In general, the routines executed to implement the embodiments of the present disclosure may be implemented as part of an operating system or a specific application, component, program, object, module, or sequence of instructions (collectively referred to as “computer programs”). Computer programs typically comprise instructions (e.g., instructions 1304, 1308, 1328) set at various times in various memories and storage devices in a computing device. When read and executed by the processor 1302, the instructions may cause the processing system 1300 to perform operations to execute various aspects of the present disclosure.

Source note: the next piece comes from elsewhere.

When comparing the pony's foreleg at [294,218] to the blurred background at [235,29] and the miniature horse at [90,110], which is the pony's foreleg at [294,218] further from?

While embodiments have been described in the context of fully functioning computing devices, those skilled in the art will appreciate that the various embodiments are capable of being distributed as a program product in a variety of forms. The present disclosure applies regardless of the particular type of machine- or computer-readable medium used to actually cause the distribution. Further examples of machine- and computer-readable media include recordable-type media such as volatile and non-volatile memory devices 1310, removable disks, hard disk drives, optical disks (e.g., Compact Disk Read-Only Memory (CD-ROMS) and Digital Versatile Disks (DVDs)), cloud-based storage, and transmission-type media such as digital and analog communication links.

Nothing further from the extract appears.